--- EXCERPTED PASSAGE ---

Athens News Agency: News in English Directory - Previous Article - Next Article

From: The Athens News Agency at <http://www.ana.gr>

NEWS IN ENGLISH

Athens, Greece, 12/09/1997 (ANA)


MAIN HEADLINES

  • Greek-Albanian relations at best stage ever
  • Alternate FM unsurprised at Yilmaz comments
  • Miller reiterates US interest in Cyprus issue
  • Delays at airports
  • Georgian President to visit Greece
  • Armenian official discusses bilateral, regional issues
  • Weather
  • Foreign exchange

NEWS IN DETAIL

Greek-Albanian relations at best stage ever

Greece today presented Albania with two billion drachmas as urgent economic aid for the Albanian state, with Athens saying relations with Tirana were developing "in a most favourable manner".

"This is an element which Greece considers definitive for its foreign policy," Greek Foreign Minister Theodoros Pangalos said.

Pangalos handed the money to visiting Albanian Foreign Minister Paskal Milo after their one-hour meeting at midday.

--- RECORDS SUPPLIED ---

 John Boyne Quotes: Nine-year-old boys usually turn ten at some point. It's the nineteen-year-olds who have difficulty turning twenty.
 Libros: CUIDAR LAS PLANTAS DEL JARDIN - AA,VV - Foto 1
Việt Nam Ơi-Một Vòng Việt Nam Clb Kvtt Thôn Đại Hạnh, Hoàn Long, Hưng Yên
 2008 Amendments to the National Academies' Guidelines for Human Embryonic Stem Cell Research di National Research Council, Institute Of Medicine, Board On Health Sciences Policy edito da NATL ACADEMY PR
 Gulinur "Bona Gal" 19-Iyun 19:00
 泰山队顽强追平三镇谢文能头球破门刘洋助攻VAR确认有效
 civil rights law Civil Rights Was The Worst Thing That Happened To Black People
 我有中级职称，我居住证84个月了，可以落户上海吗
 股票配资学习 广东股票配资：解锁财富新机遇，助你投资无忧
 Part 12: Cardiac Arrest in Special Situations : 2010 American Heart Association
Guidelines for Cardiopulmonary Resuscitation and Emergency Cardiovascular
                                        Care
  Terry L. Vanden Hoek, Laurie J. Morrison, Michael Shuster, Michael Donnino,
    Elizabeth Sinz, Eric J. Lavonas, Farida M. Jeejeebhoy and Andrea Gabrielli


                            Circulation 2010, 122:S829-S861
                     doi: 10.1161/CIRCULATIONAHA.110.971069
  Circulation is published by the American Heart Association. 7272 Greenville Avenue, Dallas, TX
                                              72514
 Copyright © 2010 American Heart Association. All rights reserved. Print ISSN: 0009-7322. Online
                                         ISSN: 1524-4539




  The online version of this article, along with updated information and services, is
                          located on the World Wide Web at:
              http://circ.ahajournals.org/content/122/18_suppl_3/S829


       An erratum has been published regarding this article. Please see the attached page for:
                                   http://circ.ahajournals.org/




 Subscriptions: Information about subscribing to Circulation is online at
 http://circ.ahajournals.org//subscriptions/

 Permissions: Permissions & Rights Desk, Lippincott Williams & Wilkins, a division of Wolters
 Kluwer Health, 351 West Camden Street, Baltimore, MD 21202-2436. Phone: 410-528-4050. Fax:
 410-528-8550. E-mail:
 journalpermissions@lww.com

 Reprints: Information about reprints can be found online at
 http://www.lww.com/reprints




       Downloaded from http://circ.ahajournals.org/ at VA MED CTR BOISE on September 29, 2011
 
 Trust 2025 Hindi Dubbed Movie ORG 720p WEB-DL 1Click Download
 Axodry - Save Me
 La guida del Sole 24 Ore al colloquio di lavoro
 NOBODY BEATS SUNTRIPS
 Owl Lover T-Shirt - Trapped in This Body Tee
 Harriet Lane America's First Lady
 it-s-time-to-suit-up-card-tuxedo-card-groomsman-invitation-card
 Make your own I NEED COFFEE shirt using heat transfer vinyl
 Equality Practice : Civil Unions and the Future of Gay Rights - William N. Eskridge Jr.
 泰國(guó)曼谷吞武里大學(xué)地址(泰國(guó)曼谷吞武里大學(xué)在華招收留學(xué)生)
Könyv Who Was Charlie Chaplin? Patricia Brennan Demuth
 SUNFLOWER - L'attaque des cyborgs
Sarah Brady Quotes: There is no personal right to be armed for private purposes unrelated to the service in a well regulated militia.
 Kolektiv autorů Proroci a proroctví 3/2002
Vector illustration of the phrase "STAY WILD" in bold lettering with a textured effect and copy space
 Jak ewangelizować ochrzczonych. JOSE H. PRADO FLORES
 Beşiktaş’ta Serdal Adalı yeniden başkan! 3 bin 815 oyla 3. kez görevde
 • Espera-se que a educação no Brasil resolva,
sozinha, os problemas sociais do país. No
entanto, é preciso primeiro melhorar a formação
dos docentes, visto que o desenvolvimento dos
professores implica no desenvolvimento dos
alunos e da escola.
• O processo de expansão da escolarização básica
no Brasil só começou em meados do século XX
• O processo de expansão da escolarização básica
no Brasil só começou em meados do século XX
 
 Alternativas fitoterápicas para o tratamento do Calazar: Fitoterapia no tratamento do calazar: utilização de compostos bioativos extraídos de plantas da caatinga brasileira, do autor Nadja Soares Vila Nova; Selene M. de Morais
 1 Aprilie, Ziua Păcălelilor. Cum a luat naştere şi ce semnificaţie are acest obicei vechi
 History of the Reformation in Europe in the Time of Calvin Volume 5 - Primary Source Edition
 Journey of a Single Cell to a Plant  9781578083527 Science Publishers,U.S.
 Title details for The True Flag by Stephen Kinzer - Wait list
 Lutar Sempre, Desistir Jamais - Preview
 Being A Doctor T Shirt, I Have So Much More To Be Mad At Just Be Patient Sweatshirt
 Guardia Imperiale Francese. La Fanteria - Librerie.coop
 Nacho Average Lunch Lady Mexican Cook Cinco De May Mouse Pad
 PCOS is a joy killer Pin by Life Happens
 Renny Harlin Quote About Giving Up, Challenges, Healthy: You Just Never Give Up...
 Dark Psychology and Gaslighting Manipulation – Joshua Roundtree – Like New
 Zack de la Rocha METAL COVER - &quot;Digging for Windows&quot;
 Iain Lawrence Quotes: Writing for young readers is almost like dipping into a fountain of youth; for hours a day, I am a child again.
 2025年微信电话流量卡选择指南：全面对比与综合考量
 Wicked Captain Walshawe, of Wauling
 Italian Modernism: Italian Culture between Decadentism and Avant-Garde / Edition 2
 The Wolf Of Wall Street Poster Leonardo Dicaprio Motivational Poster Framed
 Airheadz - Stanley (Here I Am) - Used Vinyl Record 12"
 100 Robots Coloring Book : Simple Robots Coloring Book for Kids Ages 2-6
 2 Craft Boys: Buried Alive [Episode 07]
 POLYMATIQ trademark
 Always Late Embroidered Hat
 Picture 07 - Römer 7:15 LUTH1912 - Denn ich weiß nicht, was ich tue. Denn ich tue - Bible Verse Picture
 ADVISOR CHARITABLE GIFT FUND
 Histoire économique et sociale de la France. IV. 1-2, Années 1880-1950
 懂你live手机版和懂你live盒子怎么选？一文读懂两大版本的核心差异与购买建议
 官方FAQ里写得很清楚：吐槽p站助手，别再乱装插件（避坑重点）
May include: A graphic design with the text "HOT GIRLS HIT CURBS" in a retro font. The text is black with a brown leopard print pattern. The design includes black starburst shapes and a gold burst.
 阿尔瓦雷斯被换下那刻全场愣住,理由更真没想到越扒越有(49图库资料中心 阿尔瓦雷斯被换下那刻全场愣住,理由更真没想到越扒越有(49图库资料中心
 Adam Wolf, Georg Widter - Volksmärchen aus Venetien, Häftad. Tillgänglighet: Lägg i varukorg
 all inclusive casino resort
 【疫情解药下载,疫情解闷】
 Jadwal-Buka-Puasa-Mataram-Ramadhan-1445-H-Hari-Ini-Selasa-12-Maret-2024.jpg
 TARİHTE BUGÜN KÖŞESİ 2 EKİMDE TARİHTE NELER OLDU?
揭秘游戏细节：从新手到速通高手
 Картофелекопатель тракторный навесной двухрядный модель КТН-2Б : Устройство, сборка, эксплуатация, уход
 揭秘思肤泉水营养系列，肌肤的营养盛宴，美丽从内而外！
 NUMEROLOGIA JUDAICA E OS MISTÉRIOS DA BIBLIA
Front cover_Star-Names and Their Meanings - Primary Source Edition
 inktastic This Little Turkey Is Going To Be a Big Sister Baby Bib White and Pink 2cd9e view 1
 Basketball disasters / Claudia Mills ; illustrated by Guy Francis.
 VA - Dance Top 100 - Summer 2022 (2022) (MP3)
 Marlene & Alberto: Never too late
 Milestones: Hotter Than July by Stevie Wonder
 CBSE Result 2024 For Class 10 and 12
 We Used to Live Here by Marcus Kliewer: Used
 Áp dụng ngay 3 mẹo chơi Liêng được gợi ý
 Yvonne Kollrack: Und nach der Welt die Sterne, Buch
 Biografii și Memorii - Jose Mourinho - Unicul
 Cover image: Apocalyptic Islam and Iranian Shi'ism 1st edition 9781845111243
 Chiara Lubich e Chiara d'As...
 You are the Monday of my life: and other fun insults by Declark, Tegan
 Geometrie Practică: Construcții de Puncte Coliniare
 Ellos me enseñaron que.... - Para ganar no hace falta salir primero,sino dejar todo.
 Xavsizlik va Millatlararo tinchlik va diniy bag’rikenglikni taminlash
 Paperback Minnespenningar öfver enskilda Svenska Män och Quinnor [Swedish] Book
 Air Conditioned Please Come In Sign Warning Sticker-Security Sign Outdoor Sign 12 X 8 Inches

---

Can you continue the Athens News Agency bulletin on Greek-Albanian relations from its last sentence?

Milo, who is on a three-day official visit to Greece, the first by an Albanian foreign minister since civil unrest wracked the neighbouring country earlier in the year, also met earlier with Prime Minister Costas Simitis and President Kostis Stephanopoulos.

Speaking to reporters after their meeting, Pangalos said the Greek president had extended an invitation through Milo for his Albanian counterpart to visit Greece in the first half of 1998.

He said that, apart from the two billion drachmas, expert committees from both countries would be meeting soon to thrash out the details of 18 million drachmas worth of Greek loans promised to Albania to aid in the implementation of public works projects in Albania.

Pangalos and Milo called their meeting "the most favourable development in Greek-Albanian relations in recent times", with Pangalos adding that a friendship and cooperation agreement between the two countries would be ratified by the Greek Parliament by March next year - with the prospect of a new pact on cooperation in the education and cultural sectors - and announcing a series of measures and initiatives that would further strengthen ties between the two Balkan neighbours.

Among these, Pangalos said, were plans for contacts between the public order ministries of both countries to "maintain law on both sides of the border", a planned visit by the chief of the Albanian armed forces to discuss the reform and reorganisation of the Albanian military with his Greek counterparts, as well as the establishment of three new customs points on the border with Albania and the beginning of talks on territorial borders and the delineation of the continental shelf.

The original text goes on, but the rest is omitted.